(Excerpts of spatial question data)
::::

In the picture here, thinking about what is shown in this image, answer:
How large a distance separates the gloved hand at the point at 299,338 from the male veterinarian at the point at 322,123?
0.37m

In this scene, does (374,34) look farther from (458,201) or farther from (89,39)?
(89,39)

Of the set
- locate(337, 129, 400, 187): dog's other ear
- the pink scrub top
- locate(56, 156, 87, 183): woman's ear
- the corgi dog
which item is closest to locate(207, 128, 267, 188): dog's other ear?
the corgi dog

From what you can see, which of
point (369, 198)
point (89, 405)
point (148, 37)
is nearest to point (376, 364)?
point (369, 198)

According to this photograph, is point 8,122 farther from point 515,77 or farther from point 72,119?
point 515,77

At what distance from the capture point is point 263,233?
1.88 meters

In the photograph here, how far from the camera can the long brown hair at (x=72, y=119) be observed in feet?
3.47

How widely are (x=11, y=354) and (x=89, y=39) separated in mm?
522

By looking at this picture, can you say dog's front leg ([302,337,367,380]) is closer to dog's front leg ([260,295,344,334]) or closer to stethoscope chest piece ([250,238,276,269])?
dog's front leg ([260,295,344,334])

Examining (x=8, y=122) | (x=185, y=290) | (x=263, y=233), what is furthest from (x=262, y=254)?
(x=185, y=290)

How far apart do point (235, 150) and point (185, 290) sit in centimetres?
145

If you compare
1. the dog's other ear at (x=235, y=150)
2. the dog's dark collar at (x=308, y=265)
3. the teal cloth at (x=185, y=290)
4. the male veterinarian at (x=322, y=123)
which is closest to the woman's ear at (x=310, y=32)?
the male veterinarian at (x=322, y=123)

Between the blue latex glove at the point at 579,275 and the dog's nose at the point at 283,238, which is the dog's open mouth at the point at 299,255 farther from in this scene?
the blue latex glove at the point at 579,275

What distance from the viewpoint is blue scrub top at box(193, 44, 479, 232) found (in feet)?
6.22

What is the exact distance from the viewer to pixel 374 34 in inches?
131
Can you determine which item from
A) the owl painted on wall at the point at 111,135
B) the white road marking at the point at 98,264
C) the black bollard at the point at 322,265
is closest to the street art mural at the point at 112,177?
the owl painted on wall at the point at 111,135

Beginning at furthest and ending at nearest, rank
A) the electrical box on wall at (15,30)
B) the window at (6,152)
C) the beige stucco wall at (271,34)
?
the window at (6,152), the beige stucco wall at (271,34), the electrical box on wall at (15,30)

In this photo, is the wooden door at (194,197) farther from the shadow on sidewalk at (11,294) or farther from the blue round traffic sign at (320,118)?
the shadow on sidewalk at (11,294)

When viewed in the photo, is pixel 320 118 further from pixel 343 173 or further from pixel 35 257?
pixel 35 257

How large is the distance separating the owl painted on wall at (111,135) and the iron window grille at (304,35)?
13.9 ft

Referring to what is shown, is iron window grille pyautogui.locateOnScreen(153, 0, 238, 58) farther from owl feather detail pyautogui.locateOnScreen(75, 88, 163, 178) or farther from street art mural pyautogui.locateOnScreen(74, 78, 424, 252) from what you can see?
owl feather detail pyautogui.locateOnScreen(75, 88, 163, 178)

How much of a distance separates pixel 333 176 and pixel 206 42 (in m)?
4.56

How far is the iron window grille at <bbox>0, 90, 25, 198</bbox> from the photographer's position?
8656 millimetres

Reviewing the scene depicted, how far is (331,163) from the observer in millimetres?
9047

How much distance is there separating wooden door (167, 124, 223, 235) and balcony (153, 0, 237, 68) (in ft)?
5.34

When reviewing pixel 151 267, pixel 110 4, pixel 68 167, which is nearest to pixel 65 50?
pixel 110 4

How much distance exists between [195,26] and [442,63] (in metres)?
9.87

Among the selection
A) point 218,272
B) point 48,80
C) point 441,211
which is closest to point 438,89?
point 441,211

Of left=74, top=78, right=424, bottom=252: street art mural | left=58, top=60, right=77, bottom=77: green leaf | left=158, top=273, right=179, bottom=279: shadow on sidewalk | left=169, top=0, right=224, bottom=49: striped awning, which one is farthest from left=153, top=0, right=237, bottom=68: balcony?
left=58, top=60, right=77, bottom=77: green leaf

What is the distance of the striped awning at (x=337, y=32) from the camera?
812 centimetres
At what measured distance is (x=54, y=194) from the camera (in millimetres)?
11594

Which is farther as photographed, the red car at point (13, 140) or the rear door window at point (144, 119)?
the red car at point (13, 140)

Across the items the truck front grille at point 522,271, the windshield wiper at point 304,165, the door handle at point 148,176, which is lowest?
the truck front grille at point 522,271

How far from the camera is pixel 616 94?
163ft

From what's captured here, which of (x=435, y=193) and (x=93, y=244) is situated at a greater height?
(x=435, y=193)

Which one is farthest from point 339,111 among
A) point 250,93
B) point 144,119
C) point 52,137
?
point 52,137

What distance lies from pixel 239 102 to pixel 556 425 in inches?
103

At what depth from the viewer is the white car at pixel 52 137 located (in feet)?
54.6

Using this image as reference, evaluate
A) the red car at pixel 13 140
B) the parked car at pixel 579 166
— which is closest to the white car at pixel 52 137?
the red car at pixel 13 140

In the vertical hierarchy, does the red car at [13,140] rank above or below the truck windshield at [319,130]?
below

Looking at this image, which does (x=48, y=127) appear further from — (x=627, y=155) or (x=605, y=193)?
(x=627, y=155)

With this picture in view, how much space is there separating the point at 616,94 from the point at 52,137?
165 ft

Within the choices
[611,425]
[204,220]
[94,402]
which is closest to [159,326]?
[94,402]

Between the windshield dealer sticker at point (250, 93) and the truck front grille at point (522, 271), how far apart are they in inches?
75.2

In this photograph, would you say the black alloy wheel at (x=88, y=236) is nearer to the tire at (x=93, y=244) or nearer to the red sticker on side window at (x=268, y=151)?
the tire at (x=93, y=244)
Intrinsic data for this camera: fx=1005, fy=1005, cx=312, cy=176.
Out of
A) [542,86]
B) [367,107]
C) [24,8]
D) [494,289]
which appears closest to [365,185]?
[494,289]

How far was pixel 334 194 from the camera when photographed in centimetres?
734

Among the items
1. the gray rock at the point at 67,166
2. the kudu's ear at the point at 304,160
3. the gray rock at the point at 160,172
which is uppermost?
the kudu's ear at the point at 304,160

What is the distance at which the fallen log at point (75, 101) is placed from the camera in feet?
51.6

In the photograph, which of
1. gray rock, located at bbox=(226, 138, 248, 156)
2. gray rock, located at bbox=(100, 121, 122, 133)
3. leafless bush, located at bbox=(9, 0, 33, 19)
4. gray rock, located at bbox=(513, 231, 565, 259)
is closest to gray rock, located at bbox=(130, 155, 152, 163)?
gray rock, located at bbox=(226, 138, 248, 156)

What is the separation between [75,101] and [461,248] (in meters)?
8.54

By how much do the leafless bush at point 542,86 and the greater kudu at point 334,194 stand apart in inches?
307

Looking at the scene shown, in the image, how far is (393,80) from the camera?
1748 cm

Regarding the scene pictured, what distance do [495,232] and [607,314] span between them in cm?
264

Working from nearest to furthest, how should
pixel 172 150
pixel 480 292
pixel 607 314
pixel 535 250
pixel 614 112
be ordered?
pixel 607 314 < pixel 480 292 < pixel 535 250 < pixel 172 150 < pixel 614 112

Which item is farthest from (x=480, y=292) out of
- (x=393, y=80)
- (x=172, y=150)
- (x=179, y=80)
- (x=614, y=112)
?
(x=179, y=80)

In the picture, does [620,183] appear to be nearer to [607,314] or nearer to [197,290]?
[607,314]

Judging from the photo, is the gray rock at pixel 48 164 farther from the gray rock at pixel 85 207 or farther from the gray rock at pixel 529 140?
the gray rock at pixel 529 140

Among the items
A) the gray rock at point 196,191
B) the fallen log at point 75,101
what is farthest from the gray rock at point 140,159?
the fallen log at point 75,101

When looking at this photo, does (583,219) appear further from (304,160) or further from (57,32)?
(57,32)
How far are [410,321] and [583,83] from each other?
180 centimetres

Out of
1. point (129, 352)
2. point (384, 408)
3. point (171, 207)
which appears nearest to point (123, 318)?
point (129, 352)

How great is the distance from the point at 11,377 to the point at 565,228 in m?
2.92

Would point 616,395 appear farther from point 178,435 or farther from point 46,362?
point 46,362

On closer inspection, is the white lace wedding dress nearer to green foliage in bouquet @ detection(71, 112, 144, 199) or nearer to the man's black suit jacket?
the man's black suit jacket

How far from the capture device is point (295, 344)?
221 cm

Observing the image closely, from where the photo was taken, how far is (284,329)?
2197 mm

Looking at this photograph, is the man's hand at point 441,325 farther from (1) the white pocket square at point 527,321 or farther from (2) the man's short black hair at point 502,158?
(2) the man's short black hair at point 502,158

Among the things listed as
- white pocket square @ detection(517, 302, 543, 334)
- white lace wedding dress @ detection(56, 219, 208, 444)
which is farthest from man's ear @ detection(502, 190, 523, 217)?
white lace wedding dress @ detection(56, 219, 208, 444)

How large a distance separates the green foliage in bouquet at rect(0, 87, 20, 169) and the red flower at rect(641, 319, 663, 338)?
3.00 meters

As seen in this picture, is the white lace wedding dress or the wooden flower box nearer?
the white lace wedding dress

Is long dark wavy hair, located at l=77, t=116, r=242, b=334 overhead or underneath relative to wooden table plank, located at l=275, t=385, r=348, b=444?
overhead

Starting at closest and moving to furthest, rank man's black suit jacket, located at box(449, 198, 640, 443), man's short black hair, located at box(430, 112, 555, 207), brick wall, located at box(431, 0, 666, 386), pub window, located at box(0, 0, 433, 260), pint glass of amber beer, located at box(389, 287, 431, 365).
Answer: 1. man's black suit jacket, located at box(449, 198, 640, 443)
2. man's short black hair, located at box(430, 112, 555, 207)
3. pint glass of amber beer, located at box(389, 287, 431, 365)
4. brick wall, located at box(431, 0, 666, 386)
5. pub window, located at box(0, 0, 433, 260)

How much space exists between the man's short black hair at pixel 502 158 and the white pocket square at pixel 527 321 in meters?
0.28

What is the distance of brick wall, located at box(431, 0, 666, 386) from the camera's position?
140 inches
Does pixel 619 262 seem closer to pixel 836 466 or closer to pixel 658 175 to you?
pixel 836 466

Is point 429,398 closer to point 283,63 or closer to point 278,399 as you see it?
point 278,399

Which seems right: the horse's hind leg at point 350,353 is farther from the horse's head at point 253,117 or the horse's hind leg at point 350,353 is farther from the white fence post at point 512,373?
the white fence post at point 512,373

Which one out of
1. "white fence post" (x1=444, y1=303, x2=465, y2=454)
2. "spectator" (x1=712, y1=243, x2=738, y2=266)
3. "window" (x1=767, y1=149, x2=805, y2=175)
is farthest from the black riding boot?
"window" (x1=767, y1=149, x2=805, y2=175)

::::

• Exercise prompt
Send back exactly the lines from the line with "How much space exists" through the end of the records.

• Complete answer
How much space exists between the man's short black hair at pixel 502 158 and the white pocket square at pixel 527 321 in meters?
0.28

What is the distance of brick wall, located at box(431, 0, 666, 386) from the camera's position?
140 inches
Does pixel 619 262 seem closer to pixel 836 466 or closer to pixel 658 175 to you?
pixel 836 466

Is point 429,398 closer to point 283,63 or closer to point 278,399 as you see it?
point 278,399

Which seems right: the horse's hind leg at point 350,353 is farther from the horse's head at point 253,117 or the horse's hind leg at point 350,353 is farther from the white fence post at point 512,373?
the white fence post at point 512,373

Which one out of
1. "white fence post" (x1=444, y1=303, x2=465, y2=454)
2. "spectator" (x1=712, y1=243, x2=738, y2=266)
3. "window" (x1=767, y1=149, x2=805, y2=175)
is farthest from the black riding boot?
"window" (x1=767, y1=149, x2=805, y2=175)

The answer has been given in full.